Victor’s bed was moved to a separate room, and the sisters took turns reading to him, in two-hour shifts by day and four-hour shifts at night.
Sister Marthe was assigned to read to him for a portion of the night; she didn’t mind this too much, because it meant she was allowed to sleep in the next morning, and skip matins.
The first night, she watched Victor as he lay in bed, eyes closed. She stared at the scar over his mouth, which ruined the symmetry of his face, and at his flattened nose, seriously disfigured by the deformity. The scar pushed the wings of his nose upward, causing the right nostril to gape open much wider than the left.
‘That’s how you can tell he’s retarded,’ Sister Noëlle had explained.
She also stared at his hair, at how red it was; but she didn’t find anything devilish about it, as the other nuns so loudly maintained. She even leaned forward and cautiously touched it. Nothing happened. Her hand had not been singed. She wasn’t struck by lightning. Nothing.
Yet perhaps something did happen . . . because when she placed her hand on his forehead, the boy stopped talking for an instant. Then the unstoppable stream of words started up again. Her own voice was supposed to drown his out as she read to him, but she couldn’t do it. His voice hypnotised her.
The boy spoke poorly. The sounds found their way out through his nose, lending his voice a wooden, mechanical tone. But since it was litanies he was reciting, it was possible for a careful listener to translate the noises into actual words.

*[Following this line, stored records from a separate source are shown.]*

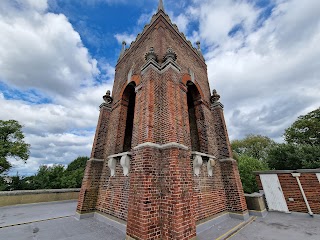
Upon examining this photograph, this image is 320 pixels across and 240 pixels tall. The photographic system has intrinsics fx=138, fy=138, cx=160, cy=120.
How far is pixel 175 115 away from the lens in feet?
14.3

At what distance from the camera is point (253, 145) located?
30.5m

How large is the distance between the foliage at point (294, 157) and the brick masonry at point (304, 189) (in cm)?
784

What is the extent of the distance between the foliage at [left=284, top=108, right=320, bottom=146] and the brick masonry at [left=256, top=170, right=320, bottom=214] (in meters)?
20.4

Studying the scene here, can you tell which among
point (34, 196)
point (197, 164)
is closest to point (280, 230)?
point (197, 164)

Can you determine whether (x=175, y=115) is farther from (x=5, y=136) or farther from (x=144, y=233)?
(x=5, y=136)

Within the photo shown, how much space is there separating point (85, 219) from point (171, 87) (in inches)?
226

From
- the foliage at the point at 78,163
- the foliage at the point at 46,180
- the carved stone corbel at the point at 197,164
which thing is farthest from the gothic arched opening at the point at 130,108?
the foliage at the point at 78,163

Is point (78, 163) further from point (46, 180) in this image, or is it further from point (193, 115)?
point (193, 115)

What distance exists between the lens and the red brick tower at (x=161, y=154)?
3400 millimetres

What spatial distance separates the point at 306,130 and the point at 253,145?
1020cm

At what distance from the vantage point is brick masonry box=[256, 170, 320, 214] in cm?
614

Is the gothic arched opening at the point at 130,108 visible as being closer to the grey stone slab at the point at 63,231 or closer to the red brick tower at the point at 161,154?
the red brick tower at the point at 161,154

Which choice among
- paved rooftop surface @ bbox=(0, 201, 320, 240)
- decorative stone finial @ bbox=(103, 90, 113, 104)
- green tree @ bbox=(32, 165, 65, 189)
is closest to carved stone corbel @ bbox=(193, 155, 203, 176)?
paved rooftop surface @ bbox=(0, 201, 320, 240)

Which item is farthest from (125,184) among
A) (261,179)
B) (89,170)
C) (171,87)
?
(261,179)
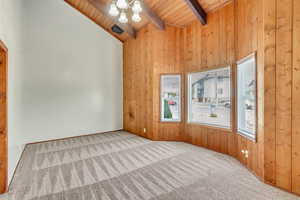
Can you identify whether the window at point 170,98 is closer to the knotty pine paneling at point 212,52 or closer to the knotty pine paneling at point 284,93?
the knotty pine paneling at point 212,52

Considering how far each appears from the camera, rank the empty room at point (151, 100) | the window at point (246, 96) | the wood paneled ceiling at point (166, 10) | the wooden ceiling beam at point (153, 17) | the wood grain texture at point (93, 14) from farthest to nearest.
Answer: the wood grain texture at point (93, 14)
the wooden ceiling beam at point (153, 17)
the wood paneled ceiling at point (166, 10)
the window at point (246, 96)
the empty room at point (151, 100)

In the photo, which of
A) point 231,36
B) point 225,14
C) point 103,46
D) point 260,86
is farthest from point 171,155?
point 103,46

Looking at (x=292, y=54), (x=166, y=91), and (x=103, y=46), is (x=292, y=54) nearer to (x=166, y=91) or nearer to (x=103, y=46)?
(x=166, y=91)

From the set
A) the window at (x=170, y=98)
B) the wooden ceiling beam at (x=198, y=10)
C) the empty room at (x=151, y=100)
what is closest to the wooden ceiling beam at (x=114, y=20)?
the empty room at (x=151, y=100)

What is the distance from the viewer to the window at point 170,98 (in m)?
5.08

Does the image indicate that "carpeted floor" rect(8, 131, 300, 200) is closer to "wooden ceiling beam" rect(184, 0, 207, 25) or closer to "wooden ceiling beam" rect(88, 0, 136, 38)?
"wooden ceiling beam" rect(184, 0, 207, 25)

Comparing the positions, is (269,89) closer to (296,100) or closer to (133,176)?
(296,100)

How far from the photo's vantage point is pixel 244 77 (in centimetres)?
338

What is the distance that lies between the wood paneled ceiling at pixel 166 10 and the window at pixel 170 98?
1.71 metres

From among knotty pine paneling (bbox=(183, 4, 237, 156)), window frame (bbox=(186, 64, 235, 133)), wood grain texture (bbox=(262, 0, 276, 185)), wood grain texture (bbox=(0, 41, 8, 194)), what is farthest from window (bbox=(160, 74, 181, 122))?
wood grain texture (bbox=(0, 41, 8, 194))

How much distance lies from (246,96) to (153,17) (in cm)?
343

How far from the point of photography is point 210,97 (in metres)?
4.38

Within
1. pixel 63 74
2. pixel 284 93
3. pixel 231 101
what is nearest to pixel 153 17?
pixel 231 101

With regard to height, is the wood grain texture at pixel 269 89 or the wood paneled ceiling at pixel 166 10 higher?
the wood paneled ceiling at pixel 166 10
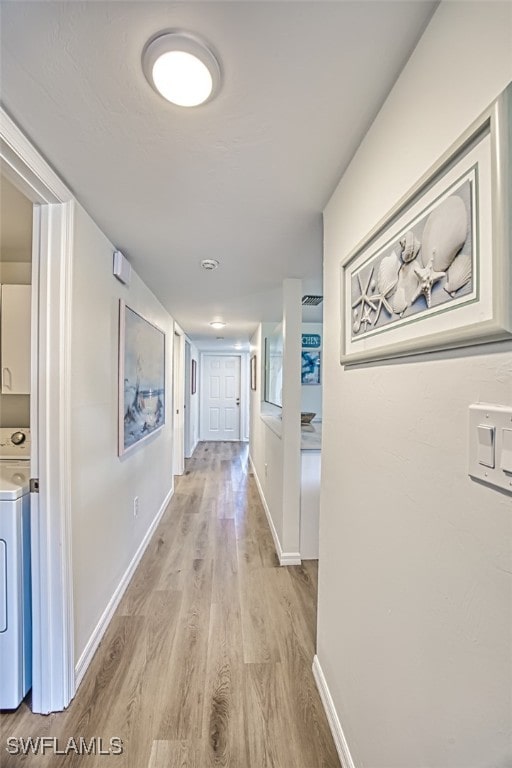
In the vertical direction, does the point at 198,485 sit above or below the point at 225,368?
below

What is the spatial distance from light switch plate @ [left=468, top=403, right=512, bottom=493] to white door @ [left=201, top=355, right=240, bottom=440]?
296 inches

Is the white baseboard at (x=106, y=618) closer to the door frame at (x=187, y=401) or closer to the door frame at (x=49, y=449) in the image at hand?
the door frame at (x=49, y=449)

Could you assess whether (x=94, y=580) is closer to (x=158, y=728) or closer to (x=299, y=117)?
(x=158, y=728)

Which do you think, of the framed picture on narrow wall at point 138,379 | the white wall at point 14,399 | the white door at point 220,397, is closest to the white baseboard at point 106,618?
the framed picture on narrow wall at point 138,379

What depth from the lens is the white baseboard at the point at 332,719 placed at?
3.76 feet

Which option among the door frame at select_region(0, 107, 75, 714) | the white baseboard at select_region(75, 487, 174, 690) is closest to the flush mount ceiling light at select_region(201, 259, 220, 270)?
the door frame at select_region(0, 107, 75, 714)

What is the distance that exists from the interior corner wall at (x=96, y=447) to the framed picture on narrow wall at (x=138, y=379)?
0.20ft

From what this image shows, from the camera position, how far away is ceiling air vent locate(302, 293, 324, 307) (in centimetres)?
299

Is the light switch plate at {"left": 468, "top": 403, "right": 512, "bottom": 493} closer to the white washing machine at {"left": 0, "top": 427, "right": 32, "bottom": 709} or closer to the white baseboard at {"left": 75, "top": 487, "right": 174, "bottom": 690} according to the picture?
the white washing machine at {"left": 0, "top": 427, "right": 32, "bottom": 709}

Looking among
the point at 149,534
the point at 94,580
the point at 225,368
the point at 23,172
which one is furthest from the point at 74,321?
the point at 225,368

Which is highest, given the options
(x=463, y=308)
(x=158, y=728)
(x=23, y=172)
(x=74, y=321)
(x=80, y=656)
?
(x=23, y=172)

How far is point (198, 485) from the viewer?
451cm

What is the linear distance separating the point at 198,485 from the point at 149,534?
5.34 ft

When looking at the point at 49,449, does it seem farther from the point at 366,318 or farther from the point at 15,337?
the point at 366,318
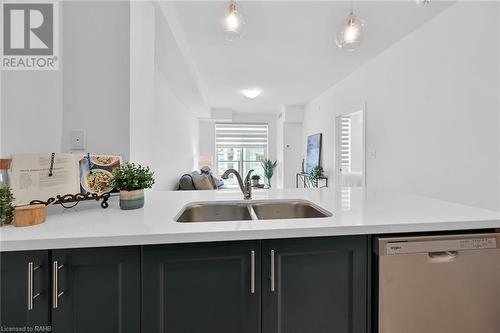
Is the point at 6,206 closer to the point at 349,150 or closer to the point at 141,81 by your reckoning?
the point at 141,81

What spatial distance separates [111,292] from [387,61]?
11.9 ft

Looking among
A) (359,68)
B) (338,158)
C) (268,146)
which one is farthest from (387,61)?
(268,146)

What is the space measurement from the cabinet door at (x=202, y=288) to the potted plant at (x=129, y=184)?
1.43ft

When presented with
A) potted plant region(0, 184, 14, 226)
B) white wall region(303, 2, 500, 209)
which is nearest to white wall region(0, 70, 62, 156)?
potted plant region(0, 184, 14, 226)

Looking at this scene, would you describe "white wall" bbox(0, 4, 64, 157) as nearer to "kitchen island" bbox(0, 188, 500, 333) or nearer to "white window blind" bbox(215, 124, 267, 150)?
"kitchen island" bbox(0, 188, 500, 333)

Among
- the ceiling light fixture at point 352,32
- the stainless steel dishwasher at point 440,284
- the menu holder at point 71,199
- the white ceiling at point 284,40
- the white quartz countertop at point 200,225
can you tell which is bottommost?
the stainless steel dishwasher at point 440,284

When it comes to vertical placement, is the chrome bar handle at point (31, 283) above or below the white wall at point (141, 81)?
below

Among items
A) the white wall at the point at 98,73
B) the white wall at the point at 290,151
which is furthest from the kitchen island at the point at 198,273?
the white wall at the point at 290,151

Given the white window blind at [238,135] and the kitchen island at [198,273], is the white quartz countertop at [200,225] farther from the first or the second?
the white window blind at [238,135]

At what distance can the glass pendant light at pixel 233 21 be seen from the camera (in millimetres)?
1615

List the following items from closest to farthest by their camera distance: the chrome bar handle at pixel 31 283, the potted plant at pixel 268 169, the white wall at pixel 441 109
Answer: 1. the chrome bar handle at pixel 31 283
2. the white wall at pixel 441 109
3. the potted plant at pixel 268 169

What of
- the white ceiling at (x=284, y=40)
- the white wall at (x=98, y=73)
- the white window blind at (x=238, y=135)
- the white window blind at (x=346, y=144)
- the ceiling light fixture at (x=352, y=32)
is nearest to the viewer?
the white wall at (x=98, y=73)

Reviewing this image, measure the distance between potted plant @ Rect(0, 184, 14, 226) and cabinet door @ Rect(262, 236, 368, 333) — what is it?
99 cm

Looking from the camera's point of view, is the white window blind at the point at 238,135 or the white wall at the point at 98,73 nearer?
the white wall at the point at 98,73
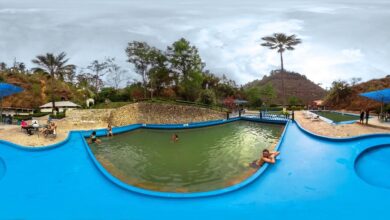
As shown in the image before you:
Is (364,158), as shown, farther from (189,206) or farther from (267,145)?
(189,206)

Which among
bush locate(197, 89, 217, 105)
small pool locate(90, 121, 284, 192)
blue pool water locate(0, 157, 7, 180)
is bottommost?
small pool locate(90, 121, 284, 192)

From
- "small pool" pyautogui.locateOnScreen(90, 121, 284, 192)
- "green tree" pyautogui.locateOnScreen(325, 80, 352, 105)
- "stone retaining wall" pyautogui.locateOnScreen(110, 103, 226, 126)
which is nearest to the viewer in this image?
"small pool" pyautogui.locateOnScreen(90, 121, 284, 192)

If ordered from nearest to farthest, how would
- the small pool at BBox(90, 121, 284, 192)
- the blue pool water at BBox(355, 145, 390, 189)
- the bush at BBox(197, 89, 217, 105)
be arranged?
the blue pool water at BBox(355, 145, 390, 189), the small pool at BBox(90, 121, 284, 192), the bush at BBox(197, 89, 217, 105)

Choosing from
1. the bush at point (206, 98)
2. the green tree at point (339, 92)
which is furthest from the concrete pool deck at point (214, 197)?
the green tree at point (339, 92)

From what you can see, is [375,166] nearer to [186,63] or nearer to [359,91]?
[186,63]

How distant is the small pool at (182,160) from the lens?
913 cm

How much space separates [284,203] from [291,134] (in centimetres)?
1068

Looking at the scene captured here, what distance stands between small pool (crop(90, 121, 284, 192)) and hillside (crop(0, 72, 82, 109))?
23.7 metres

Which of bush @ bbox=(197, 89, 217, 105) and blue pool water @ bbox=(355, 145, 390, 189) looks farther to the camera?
bush @ bbox=(197, 89, 217, 105)

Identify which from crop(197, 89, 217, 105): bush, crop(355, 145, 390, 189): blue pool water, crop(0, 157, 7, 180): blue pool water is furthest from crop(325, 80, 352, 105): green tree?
crop(0, 157, 7, 180): blue pool water

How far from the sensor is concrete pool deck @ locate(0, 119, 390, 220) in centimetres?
626

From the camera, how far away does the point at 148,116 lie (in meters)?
26.8

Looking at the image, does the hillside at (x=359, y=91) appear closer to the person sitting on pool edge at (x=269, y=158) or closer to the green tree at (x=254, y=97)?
the green tree at (x=254, y=97)

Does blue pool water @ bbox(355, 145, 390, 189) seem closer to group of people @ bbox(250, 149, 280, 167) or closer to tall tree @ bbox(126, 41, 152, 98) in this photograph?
group of people @ bbox(250, 149, 280, 167)
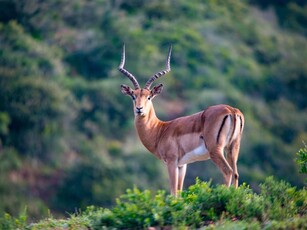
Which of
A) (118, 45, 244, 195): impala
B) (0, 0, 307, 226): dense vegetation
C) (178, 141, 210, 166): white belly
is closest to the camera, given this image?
(118, 45, 244, 195): impala

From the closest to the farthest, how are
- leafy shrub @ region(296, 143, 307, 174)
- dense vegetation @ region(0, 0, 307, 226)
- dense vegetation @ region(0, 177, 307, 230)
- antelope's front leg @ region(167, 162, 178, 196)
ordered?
dense vegetation @ region(0, 177, 307, 230), leafy shrub @ region(296, 143, 307, 174), antelope's front leg @ region(167, 162, 178, 196), dense vegetation @ region(0, 0, 307, 226)

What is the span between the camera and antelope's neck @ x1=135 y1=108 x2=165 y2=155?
12.8 m

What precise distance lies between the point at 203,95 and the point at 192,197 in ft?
99.2

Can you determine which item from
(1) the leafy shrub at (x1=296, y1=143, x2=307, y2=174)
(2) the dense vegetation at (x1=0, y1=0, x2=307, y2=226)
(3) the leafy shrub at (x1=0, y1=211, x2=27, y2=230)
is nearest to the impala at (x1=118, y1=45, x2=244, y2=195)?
(1) the leafy shrub at (x1=296, y1=143, x2=307, y2=174)

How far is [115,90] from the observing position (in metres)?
38.8

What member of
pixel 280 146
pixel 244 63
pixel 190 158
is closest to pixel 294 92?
pixel 244 63

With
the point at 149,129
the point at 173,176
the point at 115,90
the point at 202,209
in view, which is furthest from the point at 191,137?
the point at 115,90

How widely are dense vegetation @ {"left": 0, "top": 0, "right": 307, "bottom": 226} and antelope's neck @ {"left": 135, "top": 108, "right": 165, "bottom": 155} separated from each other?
16425 millimetres

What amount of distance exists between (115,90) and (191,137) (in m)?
27.1

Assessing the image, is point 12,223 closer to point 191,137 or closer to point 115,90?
point 191,137

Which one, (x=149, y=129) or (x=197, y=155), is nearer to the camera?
(x=197, y=155)

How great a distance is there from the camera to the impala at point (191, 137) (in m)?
11.3

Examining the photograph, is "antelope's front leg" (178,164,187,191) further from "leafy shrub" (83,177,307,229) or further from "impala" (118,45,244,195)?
"leafy shrub" (83,177,307,229)

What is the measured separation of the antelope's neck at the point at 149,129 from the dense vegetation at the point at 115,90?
16.4 m
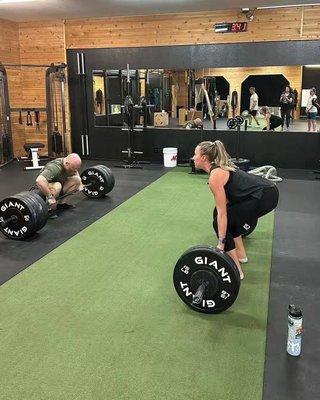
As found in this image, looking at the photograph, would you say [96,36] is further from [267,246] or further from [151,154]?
[267,246]

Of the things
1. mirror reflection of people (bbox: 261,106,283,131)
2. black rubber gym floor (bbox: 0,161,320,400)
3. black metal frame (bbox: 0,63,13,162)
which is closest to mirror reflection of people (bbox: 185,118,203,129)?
mirror reflection of people (bbox: 261,106,283,131)

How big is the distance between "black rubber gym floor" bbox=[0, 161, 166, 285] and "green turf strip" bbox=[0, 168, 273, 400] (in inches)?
6.3

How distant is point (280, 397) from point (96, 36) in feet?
24.2

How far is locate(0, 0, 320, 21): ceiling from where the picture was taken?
6.19 metres

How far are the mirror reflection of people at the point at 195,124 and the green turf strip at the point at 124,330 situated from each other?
13.3 feet

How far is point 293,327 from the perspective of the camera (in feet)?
6.72

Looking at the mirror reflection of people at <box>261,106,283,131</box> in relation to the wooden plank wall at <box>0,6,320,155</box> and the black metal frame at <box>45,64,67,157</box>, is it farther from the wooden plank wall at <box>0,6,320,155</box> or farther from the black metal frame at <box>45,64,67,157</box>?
the black metal frame at <box>45,64,67,157</box>

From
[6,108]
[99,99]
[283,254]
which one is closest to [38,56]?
[6,108]

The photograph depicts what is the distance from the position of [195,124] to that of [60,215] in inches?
149

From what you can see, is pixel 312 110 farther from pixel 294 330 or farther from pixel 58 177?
pixel 294 330

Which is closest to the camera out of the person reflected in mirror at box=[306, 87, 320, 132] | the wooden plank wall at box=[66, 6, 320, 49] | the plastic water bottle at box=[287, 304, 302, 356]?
the plastic water bottle at box=[287, 304, 302, 356]

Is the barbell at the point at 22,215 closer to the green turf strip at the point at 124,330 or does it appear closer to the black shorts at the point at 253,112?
the green turf strip at the point at 124,330

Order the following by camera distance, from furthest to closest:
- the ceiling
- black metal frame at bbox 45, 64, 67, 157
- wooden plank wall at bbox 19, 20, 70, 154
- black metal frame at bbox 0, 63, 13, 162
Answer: wooden plank wall at bbox 19, 20, 70, 154, black metal frame at bbox 45, 64, 67, 157, black metal frame at bbox 0, 63, 13, 162, the ceiling

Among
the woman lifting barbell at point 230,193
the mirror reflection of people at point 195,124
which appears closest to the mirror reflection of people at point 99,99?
the mirror reflection of people at point 195,124
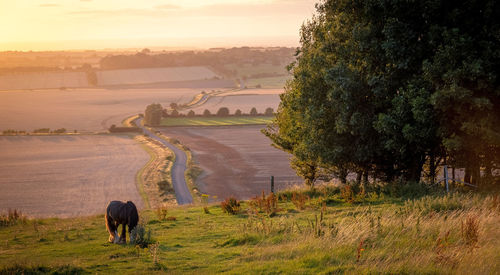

There had been some debate among the sisters as to the boy’s intelligence. Some maintained that anyone who knew such lengthy verses by heart could not be retarded. Others said that even a parrot could be taught to recite them. Sister Milgitha had intervened, saying that the noises the boy was producing weren’t real litanies, but the ravings of the devil within. With that, the abbess had put an end to the discussion.
But Sister Marthe definitely recognised the prayer of St Joseph, and also that of the Holy Ghost. Never stumbling or stopping, Victor would rattle off the entire sequence, sometimes in French and at other times in German; he even did a better job of it than she ever had. She’d been having a hard time mastering the litanies, and every time she had to recite them for Sister Milgitha she would falter halfway through, or skip a few lines. It was her inability to perform this task adequately that had given Sister Milgitha the excuse to postpone her noviceship. True, she had in the end been promoted, but the abbess had warned her that she would not be allowed to take her vows if she did not know her litanies by then.